You can’t believe it’s happening again. It seems like yesterday when you purchased your second home – a modern masterpiece just a few hundred yards from the beach in Sag Harbor – only to have it nearly levelled by Superstorm Sandy. The floor-to-ceiling windows that sold you on the property were shattered, and the recently renovated great room was under several feet of water. Outside, magnificent Linden trees, some hundreds of years old, had been felled by gale-force winds and were waiting to be carted away.
The aftermath of the storm was one of the most stressful times in your life. It was bad enough having to throw out the furnishings you and your spouse had chosen with such care and excitement; losing the eclectic collection of artwork and other items, most of which had been inherited from your mother, was heartbreaking. It had seemed like such a good idea to store them in the garage for “safe keeping” until you could take an accurate inventory. Instead, you now found yourself arguing with your insurance company over their value and haggling with various contractors to repair the structural damage to the house. All told, it would take over a year to restore the property to its original beauty.
Fast-forward eight years. Hurricane Isaias is tearing up the Eastern Seaboard, possibly heading straight for Sag Harbor. You’re sitting in your primary residence in California, where you’ve been sheltering-in-place since March, glued to the weather reports and praying Isaias veers out to sea. Between the pandemic and the storm, you have never felt less in control of your life.
The good news is you have learned many things about managing a second home since Sandy, the most important of which is that you do not have to do it alone.

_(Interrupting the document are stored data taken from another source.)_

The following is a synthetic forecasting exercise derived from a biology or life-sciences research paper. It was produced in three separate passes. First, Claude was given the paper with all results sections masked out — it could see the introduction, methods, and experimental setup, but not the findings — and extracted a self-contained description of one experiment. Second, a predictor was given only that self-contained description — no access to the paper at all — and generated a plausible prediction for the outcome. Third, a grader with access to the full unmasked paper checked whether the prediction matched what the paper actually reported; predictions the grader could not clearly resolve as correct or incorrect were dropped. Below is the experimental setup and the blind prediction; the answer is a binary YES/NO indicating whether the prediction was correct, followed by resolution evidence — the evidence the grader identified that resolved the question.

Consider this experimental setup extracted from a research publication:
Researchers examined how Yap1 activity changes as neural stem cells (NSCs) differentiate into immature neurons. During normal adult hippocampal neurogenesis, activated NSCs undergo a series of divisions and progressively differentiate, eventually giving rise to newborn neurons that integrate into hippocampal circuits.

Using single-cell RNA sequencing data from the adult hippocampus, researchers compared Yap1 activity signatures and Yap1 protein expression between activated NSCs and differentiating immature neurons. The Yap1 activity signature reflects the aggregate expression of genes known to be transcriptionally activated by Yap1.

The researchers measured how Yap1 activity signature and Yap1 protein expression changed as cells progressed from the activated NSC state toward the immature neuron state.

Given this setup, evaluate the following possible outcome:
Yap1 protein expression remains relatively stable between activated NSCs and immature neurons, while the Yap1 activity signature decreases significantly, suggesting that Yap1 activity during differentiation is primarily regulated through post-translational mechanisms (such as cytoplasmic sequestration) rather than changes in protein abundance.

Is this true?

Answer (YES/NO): NO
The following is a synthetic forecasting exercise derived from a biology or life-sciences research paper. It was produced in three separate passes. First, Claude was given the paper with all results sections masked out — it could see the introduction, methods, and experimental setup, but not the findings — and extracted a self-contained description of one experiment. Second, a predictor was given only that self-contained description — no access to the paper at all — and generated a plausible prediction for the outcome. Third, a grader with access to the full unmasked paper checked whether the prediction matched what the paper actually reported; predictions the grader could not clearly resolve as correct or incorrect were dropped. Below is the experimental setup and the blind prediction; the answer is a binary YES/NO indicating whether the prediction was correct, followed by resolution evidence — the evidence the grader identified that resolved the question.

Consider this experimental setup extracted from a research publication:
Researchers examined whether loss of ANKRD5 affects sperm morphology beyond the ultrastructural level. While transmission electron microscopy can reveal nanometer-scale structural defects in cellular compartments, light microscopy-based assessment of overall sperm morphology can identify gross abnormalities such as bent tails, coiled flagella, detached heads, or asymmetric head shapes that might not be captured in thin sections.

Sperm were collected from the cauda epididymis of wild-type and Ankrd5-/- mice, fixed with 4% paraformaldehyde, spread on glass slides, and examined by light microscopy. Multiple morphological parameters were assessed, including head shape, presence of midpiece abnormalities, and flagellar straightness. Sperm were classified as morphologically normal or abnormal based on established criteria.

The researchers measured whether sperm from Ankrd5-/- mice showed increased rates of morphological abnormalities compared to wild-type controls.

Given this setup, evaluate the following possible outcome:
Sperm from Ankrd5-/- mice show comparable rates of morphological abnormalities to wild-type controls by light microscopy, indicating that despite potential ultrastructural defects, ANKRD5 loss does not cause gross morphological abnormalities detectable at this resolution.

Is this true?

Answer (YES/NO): YES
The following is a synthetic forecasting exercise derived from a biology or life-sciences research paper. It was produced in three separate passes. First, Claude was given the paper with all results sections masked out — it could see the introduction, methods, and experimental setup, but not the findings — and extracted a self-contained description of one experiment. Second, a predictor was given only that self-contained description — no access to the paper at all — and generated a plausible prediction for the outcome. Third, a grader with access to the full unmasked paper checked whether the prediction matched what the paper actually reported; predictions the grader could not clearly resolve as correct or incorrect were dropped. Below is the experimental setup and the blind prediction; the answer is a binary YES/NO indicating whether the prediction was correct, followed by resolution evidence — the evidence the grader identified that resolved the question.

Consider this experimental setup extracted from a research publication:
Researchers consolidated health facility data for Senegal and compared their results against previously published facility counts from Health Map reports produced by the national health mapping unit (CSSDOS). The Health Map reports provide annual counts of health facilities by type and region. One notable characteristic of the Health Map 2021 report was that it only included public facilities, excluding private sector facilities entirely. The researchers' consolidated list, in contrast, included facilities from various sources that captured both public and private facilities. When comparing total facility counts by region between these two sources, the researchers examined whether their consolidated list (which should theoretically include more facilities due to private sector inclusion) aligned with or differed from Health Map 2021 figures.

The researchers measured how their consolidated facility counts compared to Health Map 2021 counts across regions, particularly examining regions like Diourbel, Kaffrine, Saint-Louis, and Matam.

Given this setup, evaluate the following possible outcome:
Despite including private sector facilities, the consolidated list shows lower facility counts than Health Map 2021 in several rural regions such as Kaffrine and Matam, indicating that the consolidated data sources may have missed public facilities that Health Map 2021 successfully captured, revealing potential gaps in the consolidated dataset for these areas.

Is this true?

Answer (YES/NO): NO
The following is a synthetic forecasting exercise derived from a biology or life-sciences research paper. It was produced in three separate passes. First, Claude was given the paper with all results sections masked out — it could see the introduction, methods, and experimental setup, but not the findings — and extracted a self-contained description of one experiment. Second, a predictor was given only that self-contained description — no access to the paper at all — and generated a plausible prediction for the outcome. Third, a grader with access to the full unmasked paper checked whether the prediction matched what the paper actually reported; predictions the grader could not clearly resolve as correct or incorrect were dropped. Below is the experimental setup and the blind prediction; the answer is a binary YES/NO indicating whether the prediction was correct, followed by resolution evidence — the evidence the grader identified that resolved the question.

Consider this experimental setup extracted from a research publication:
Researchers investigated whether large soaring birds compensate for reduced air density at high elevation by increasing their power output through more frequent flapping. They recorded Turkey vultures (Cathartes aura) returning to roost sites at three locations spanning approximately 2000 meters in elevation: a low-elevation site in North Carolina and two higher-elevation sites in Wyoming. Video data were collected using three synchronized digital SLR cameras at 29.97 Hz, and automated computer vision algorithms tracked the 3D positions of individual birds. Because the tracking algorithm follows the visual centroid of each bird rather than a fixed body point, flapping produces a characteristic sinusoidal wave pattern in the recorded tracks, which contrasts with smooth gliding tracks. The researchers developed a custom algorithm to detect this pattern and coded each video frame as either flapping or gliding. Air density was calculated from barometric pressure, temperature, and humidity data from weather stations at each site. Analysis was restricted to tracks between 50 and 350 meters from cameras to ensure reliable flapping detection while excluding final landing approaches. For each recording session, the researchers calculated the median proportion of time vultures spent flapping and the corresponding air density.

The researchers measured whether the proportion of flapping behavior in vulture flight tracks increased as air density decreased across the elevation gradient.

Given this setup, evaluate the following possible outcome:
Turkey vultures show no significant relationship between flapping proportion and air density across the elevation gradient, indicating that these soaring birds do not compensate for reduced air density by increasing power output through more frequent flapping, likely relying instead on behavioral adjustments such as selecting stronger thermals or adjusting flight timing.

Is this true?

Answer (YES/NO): YES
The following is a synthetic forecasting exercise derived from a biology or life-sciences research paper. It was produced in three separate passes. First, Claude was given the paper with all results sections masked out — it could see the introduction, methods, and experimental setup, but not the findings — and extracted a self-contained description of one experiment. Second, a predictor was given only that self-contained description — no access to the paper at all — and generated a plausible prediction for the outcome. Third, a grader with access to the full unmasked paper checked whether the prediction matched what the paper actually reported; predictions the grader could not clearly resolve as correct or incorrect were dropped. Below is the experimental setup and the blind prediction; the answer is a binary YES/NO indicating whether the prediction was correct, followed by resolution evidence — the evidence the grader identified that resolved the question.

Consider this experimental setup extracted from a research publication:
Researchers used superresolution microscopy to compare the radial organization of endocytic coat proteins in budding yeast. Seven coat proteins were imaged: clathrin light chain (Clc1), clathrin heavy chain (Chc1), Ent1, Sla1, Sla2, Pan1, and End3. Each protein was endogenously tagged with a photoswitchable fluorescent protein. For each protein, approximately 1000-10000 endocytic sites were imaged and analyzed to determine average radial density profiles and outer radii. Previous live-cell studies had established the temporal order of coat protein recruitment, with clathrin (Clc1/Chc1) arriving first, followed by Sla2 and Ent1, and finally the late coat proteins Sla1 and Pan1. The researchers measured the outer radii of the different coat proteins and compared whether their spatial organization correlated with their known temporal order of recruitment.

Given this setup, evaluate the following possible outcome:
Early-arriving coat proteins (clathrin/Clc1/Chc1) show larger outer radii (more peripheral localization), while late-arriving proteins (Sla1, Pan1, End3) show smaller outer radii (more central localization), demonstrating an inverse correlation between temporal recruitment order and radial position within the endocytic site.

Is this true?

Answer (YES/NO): NO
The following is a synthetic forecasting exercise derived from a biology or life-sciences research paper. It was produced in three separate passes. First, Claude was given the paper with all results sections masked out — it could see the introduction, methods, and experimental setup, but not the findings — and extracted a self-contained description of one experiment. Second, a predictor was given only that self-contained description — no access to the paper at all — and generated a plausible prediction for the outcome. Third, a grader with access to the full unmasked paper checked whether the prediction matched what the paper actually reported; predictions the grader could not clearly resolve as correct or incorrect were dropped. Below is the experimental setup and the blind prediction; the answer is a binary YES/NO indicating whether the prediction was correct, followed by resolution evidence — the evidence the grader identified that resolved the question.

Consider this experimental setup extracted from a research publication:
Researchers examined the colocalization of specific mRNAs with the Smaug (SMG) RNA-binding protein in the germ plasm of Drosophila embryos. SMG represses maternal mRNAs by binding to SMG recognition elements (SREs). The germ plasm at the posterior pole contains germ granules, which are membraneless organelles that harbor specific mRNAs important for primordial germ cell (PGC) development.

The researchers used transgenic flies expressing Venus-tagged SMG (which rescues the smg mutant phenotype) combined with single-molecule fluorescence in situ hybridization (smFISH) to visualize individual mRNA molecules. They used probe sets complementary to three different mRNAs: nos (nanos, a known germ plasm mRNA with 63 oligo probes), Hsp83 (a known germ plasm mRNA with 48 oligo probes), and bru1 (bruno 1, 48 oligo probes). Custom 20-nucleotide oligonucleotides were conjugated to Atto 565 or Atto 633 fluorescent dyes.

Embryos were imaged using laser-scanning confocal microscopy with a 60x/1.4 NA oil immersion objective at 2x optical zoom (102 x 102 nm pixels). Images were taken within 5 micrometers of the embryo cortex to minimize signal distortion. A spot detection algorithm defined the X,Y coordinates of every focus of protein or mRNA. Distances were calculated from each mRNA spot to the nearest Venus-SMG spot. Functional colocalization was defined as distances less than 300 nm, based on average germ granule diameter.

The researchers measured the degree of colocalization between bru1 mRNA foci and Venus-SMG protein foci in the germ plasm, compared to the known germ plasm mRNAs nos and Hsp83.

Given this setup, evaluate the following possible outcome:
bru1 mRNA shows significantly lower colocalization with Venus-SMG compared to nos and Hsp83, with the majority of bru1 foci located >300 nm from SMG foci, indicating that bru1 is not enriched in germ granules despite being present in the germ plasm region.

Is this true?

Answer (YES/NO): NO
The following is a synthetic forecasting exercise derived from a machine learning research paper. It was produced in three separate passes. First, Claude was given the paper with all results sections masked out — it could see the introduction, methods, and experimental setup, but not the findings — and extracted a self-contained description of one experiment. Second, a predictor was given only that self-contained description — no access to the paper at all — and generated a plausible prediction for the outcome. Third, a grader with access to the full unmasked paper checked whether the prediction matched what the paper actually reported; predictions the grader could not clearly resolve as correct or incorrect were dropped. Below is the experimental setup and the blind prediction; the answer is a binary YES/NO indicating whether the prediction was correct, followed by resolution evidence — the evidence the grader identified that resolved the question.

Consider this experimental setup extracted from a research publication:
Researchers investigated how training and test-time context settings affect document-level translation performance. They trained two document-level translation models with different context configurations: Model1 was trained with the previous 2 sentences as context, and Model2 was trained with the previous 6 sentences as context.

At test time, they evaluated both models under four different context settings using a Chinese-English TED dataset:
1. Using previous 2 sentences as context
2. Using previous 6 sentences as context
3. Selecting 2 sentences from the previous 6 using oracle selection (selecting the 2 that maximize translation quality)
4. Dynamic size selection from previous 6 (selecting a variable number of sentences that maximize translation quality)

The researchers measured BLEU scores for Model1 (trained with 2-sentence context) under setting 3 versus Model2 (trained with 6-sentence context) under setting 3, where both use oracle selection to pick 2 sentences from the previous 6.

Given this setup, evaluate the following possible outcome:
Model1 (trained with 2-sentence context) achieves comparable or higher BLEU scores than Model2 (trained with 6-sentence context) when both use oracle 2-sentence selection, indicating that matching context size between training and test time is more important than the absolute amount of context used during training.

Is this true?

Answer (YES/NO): NO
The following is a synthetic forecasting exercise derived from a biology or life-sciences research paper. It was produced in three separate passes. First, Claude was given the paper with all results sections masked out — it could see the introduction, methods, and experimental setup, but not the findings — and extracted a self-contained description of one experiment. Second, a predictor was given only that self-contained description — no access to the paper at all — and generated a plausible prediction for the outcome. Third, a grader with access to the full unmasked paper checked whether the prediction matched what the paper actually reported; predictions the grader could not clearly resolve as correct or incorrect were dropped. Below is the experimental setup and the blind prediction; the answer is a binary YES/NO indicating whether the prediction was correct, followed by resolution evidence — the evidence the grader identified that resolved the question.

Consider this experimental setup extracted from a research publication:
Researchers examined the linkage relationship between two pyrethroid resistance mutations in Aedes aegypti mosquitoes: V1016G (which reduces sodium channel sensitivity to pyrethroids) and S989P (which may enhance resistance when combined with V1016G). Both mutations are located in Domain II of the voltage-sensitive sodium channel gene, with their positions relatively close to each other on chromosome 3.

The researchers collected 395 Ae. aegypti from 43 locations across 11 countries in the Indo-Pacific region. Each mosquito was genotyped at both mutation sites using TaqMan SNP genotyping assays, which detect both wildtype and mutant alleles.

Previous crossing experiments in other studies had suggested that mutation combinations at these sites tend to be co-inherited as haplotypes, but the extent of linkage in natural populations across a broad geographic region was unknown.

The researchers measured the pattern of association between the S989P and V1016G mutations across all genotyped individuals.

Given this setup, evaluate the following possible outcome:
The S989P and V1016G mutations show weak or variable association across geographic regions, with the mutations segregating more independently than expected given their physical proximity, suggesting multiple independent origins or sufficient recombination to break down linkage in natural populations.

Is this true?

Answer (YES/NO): NO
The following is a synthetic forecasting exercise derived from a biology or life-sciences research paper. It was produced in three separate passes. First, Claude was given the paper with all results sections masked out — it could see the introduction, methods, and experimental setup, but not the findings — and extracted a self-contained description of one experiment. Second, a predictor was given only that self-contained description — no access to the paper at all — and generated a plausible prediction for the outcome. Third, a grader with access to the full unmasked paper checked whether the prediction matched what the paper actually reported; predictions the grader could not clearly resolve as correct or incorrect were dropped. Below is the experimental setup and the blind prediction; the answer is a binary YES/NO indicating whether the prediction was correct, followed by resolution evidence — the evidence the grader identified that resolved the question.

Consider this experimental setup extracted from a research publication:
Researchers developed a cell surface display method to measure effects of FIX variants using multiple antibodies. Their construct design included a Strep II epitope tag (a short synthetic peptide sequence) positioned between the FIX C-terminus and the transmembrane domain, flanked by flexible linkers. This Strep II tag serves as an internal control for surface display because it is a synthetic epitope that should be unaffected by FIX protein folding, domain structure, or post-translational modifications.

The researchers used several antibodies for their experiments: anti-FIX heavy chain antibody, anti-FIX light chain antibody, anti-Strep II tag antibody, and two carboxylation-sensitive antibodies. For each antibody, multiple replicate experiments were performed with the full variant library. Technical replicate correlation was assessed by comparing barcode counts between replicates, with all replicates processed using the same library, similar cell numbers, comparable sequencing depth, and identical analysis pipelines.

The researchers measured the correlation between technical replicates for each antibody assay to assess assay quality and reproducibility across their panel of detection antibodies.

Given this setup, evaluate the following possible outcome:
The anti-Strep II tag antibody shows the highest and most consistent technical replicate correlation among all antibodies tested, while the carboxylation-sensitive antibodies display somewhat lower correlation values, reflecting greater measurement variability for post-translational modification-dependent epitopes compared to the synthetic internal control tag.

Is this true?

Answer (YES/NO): NO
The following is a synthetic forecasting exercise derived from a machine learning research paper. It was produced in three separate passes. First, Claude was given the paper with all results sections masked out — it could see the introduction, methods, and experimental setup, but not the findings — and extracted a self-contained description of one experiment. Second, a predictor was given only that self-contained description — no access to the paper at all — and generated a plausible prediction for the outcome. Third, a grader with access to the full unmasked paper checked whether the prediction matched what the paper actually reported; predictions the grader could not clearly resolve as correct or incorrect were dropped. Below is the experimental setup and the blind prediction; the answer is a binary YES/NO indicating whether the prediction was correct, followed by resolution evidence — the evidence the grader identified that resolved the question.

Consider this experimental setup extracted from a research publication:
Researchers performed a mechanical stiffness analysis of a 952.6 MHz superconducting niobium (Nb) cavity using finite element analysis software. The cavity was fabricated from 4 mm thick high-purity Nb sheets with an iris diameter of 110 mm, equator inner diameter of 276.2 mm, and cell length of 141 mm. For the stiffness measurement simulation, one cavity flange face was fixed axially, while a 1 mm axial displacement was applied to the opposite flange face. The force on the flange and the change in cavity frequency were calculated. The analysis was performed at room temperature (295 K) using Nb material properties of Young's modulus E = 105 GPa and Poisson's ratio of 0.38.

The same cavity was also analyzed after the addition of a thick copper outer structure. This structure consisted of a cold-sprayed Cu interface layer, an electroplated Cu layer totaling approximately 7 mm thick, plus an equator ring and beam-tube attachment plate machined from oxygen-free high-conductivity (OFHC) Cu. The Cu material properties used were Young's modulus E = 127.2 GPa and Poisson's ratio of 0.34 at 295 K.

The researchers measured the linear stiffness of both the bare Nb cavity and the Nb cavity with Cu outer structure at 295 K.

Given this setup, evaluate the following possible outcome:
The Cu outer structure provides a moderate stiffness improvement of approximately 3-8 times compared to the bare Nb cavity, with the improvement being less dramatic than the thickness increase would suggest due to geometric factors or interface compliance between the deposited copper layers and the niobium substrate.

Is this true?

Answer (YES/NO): YES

The estate manager you hired has been a godsend, taking over the day-to-day running of the home, as well as the upkeep, when you’re not there. A resident of Sag Harbor for many years, he also has longstanding relationships with every contractor, decorator and arborist in town, so if there is damage you don’t have to manage it from three thousand miles away.
You have also, after some resistance, begun transferring information about your homes and other physical assets to a digital platform. Although there are still items to upload, it has already changed your life, allowing you to keep track of their value and schedule tasks for your staff to complete without your constant attention.
Your physical assets should be something you treasure and look forward to enjoying, not a burden or source of worry. When the rest of your world is spinning, having the ability manage your wealth at your fingertips may very well be your port in the storm.